*Extracted text*.
☆ ☆ ☆ ☆ ☆

Parents spend years providing for their children -- often beyond the time frame they are legally required to do so. The Affordable Care Act allows parents to insure their adult children until the age of 26. Aging parents do not get the same luxury. Most health insurance plans do not offer the ability to cover your parents on your health insurance policy. Some companies offer varying types of dependent coverage which could cover your mother -- if you’re lucky.
Evaluate Your Insurance
Health insurance policies come in two main types: individual and family plans. Under an individual health plan, you cannot add any dependents to your health insurance policy. If you have family plan coverage, you need to investigate further. Most dependent plans are for spouse and children only. In rare instances, you can get adult dependent coverage that allows you to cover elderly parents. Your insurance provider can provide more details into exact details for your health insurance options.
Do You Qualify?
Insurance policies which offer elderly parent coverage often come with specific rules to qualify. You might need to prove your parent is a dependent as specified by IRS rules. In this case, your mother must live with you and you must provide more than half of her support during the year. In addition, your mother cannot have other health insurance coverage through her own employer or Medicare.
Once you establish that your mother qualifies for your health insurance plan, contact your plan provider to sign her up. Every year your health insurance provider designates a specific time frame for open enrollment. During open enrollment, you can make changes to your policy to add or drop coverage or dependents. Obtain the correct documentation from your human resources provider and submit the required paperwork.
If you do not qualify, you have other options to insure your mother. Beginning in 2014, your mother cannot be turned down for health insurance based on pre-existing conditions. You can sign her up for her own private plan to cover her health needs through private insurance companies or the state-run health insurance exchanges. The Affordable Care Act also extends the Medicaid program to anyone earning up to $15,000 a year.

☆ ☆ ☆ ☆ ☆

Saved data entries
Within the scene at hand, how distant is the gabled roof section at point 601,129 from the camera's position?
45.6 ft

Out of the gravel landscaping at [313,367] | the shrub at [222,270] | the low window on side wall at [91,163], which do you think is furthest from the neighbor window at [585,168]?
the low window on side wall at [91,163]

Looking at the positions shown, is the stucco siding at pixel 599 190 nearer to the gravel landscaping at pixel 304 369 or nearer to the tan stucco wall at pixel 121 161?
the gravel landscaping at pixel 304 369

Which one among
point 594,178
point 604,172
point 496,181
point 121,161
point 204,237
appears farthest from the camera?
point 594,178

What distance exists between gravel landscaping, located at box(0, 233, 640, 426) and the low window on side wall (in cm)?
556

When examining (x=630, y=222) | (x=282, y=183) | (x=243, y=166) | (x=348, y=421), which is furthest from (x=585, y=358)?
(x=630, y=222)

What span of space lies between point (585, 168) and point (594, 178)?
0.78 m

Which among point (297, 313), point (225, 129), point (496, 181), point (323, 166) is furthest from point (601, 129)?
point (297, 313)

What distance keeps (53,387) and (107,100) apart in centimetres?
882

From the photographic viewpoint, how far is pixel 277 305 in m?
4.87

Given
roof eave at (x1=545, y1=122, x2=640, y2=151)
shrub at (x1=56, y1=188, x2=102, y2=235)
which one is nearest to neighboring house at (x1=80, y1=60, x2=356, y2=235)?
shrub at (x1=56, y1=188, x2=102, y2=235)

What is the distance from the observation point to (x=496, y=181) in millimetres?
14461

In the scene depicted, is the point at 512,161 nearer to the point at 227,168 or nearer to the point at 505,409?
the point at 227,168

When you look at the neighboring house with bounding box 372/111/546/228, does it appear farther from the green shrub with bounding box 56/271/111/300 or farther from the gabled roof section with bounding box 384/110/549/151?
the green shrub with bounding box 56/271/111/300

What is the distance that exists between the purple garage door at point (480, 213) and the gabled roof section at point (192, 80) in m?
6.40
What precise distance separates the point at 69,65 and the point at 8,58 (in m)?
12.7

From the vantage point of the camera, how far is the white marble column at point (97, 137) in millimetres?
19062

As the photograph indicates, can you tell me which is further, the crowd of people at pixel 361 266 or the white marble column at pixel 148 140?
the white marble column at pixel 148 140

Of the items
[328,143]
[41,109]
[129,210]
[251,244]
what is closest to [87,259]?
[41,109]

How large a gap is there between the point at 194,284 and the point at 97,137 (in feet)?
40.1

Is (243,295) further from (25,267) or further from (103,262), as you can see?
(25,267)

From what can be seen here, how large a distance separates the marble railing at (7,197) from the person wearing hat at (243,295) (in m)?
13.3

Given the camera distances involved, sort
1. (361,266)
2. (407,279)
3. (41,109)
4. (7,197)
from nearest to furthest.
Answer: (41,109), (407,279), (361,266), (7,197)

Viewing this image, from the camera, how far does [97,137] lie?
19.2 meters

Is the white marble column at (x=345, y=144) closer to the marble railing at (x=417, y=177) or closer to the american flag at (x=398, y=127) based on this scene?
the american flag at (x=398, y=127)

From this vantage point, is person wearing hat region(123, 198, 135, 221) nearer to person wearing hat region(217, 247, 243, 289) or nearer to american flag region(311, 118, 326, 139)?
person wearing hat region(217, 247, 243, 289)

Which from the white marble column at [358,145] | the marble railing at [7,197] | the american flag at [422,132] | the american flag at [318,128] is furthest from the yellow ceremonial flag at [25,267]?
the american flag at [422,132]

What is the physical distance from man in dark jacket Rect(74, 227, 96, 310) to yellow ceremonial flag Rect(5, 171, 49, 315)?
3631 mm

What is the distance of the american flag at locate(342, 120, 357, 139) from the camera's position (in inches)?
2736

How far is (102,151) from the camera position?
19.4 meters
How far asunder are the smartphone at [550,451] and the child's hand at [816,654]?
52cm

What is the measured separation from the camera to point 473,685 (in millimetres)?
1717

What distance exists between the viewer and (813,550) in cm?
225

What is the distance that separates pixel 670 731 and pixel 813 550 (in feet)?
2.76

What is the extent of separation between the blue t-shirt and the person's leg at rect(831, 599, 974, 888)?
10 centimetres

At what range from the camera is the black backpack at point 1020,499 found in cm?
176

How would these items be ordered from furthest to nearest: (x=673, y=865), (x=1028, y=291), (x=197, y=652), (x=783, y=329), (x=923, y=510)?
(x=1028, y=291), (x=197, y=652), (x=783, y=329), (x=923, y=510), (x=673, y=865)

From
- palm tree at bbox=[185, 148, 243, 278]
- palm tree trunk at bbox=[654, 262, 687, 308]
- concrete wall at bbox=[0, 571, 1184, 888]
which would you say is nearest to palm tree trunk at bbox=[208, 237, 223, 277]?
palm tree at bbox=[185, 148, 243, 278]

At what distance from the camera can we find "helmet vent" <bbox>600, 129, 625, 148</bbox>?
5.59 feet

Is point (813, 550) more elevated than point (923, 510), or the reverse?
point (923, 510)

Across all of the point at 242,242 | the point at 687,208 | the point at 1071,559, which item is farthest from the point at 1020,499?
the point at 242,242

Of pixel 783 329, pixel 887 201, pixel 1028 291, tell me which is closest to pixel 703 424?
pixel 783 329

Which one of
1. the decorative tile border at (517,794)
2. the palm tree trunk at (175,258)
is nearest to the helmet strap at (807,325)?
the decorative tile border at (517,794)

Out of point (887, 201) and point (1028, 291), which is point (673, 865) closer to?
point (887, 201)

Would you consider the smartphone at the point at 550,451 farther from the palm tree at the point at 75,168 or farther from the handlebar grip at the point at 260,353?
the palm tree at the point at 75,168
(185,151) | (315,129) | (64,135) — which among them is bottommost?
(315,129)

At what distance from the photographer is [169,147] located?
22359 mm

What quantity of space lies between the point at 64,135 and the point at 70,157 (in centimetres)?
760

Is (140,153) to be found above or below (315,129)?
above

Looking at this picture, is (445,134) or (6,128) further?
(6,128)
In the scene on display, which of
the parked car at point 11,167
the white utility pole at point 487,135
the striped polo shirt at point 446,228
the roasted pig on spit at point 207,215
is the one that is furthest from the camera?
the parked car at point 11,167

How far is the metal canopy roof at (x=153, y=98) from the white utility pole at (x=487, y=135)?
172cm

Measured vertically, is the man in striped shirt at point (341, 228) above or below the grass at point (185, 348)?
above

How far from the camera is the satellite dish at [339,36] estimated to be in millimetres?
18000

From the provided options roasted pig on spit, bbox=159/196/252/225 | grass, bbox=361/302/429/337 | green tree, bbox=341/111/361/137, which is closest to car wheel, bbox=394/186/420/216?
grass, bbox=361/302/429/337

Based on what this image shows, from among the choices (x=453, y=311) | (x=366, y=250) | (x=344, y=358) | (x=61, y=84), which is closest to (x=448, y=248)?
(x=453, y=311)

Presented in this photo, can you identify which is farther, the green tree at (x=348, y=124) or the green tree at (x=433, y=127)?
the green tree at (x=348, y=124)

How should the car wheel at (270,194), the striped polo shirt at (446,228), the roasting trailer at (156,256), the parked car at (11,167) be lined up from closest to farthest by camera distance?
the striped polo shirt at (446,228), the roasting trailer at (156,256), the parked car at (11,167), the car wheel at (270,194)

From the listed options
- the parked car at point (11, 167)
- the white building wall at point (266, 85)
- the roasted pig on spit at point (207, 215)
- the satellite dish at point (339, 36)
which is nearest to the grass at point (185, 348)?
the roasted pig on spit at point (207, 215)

☆ ☆ ☆ ☆ ☆

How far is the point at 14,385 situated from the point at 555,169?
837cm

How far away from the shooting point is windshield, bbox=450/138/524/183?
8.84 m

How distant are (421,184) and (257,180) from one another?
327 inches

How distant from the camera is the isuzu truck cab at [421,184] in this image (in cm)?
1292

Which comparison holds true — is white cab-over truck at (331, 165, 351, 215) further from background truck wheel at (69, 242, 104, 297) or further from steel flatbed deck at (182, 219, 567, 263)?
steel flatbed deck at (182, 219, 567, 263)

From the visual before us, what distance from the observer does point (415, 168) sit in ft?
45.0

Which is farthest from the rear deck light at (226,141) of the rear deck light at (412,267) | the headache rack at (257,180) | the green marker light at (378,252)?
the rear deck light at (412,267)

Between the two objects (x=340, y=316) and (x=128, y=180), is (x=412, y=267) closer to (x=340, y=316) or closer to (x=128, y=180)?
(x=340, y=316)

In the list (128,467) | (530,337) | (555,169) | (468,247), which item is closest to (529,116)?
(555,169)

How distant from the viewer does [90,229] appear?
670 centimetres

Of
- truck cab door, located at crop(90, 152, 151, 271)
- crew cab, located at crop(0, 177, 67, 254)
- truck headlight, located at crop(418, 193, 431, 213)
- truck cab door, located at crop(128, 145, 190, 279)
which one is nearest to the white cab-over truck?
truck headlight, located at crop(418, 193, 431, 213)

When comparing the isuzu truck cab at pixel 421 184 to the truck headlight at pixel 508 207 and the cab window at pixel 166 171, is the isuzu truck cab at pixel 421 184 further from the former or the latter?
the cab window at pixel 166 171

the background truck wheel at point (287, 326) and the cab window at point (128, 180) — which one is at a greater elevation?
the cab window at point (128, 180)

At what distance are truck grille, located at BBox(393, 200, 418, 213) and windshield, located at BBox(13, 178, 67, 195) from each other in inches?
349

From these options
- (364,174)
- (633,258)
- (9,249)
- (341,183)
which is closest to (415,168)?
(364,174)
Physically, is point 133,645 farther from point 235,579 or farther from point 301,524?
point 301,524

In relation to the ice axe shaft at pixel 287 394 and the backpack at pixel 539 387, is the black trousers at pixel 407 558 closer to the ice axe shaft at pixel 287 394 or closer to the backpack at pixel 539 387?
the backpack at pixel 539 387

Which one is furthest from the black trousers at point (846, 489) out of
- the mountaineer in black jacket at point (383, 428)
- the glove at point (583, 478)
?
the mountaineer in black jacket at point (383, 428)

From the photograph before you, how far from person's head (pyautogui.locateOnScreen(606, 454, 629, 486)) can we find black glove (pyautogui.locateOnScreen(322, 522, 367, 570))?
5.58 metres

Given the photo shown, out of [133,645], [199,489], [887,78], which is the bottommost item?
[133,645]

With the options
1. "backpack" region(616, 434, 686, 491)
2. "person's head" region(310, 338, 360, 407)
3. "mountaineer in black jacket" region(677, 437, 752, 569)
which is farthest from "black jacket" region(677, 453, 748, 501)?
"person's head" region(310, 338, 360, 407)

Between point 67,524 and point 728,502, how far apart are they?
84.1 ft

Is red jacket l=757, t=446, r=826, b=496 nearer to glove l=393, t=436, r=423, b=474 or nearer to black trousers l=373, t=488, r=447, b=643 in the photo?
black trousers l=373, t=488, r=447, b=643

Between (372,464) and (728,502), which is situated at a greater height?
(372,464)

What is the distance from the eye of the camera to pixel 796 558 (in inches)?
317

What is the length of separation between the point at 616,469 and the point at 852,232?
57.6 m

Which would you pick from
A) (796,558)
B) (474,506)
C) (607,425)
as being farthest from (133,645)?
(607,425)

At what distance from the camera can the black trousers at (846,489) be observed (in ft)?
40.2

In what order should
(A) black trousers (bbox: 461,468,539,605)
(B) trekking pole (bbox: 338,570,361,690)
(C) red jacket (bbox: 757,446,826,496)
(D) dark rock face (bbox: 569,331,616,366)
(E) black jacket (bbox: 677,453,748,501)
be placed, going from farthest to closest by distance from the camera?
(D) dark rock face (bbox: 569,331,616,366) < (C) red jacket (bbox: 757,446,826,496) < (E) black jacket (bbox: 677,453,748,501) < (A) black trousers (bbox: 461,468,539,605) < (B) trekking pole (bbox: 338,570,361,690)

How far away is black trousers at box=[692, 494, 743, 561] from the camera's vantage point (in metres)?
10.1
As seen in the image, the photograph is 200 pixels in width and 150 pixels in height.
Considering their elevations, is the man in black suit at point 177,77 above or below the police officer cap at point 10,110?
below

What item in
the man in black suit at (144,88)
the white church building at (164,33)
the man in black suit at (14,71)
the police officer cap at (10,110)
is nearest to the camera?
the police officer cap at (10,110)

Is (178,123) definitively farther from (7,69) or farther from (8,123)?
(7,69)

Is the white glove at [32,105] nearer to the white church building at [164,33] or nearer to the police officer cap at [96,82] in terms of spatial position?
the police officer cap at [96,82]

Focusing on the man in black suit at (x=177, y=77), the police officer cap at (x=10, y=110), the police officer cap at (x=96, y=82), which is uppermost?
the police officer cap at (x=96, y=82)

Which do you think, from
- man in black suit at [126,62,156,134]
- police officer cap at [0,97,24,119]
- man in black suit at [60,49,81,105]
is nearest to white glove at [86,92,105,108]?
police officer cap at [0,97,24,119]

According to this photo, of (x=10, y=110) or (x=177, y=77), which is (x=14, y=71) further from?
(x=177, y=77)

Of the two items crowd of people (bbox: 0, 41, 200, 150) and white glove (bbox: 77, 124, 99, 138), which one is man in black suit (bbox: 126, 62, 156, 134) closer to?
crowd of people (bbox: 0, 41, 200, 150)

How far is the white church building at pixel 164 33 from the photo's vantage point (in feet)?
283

☆ ☆ ☆ ☆ ☆

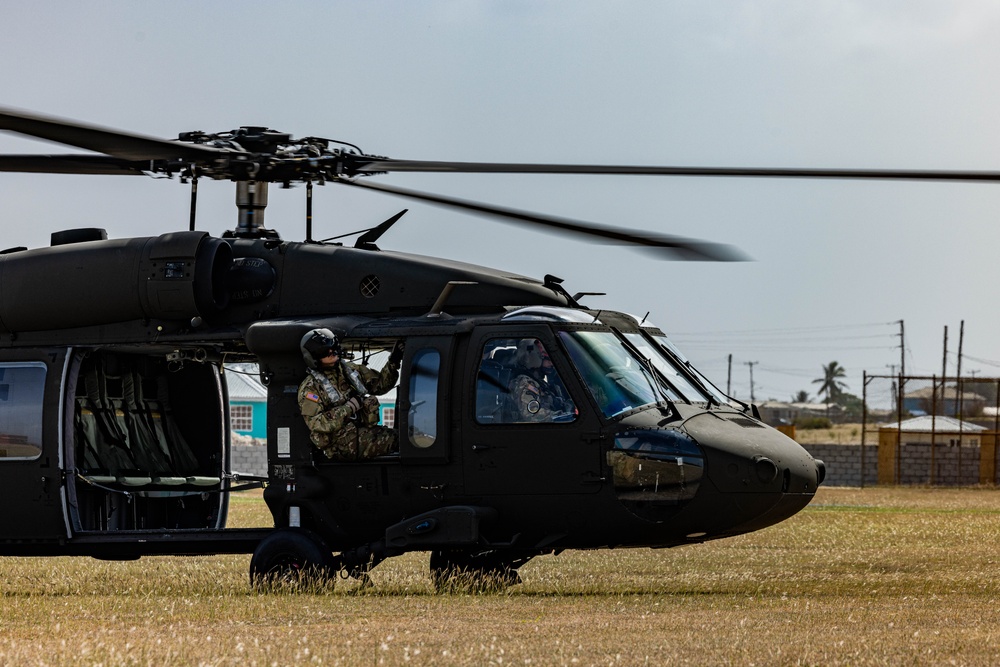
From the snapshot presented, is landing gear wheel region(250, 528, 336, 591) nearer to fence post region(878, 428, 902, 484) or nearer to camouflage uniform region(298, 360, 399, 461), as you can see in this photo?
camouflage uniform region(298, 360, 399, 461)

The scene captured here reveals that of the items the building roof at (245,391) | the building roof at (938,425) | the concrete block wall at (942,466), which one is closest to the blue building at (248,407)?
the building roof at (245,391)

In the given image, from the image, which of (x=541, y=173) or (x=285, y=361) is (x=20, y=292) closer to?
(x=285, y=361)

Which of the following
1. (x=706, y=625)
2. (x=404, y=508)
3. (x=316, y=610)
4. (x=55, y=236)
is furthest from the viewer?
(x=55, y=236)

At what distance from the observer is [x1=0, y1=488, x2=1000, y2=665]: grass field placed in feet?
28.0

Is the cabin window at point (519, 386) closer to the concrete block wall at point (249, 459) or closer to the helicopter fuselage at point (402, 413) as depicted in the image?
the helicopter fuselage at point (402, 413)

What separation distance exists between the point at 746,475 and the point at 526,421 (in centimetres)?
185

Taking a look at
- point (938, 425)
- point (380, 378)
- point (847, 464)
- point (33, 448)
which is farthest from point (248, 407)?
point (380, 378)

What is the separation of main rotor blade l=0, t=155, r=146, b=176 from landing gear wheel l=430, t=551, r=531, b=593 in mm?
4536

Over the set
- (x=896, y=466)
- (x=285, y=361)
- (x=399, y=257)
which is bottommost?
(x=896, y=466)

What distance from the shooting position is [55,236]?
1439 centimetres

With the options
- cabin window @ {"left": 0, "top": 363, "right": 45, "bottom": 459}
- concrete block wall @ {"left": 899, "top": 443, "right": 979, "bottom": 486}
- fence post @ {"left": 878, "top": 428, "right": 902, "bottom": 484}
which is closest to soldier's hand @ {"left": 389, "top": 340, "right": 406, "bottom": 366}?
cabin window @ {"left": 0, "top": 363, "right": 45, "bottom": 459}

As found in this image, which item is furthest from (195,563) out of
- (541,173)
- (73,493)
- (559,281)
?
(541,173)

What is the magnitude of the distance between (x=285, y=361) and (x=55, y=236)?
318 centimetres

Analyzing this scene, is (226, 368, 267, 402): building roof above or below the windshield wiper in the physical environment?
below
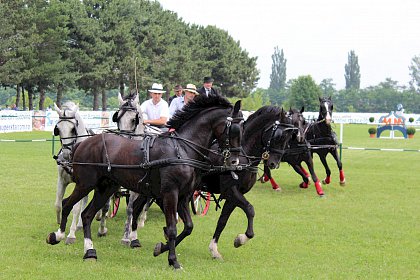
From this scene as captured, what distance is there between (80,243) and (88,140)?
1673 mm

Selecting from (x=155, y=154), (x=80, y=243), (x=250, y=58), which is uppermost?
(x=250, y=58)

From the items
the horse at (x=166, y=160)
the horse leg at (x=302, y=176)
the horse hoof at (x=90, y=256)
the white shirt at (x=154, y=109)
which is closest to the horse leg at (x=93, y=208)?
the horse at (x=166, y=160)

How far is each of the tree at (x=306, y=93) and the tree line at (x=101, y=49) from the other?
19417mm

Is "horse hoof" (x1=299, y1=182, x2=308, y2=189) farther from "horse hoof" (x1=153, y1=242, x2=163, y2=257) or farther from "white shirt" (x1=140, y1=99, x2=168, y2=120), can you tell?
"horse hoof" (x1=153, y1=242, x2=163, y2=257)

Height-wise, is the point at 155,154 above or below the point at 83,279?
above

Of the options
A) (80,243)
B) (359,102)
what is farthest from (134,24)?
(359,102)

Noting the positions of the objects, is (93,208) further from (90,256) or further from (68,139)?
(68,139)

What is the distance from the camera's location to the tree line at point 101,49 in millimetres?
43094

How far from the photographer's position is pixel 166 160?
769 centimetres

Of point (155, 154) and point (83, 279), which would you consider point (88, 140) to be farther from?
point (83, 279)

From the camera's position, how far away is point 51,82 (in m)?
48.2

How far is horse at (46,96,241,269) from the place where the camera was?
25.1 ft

☆ ☆ ☆ ☆ ☆

*Task list*.
**a.** Answer these questions from the health insurance article:
(i) Until what age does the Affordable Care Act let parents insure their adult children?
(ii) What are the two main types of health insurance policies?
(iii) Beginning in what year can a mother no longer be turned down for health insurance based on pre-existing conditions?
**b.** Pull out the stretch of the health insurance article from "Parents spend years" through "if you’re lucky.", copying it word for word.
**c.** Summarize the health insurance article in two sentences.

*Results for the exercise*.
**a.**
(i) 26
(ii) Individual and family plans
(iii) 2014

**b.**
Parents spend years providing for their children -- often beyond the time frame they are legally required to do so. The Affordable Care Act allows parents to insure their adult children until the age of 26. Aging parents do not get the same luxury. Most health insurance plans do not offer the ability to cover your parents on your health insurance policy. Some companies offer varying types of dependent coverage which could cover your mother -- if you’re lucky.

**c.** Most health insurance plans do not let you cover a parent, though some family plans offer adult dependent coverage that may require your mother to be your dependent under IRS rules and to have no other coverage through her own employer or Medicare. If she qualifies, you can add her during open enrollment; if not, she can get her own plan through private insurers or the state-run exchanges, cannot be turned down for pre-existing conditions beginning in 2014, and the Affordable Care Act extends Medicaid to anyone earning up to $15,000 a year.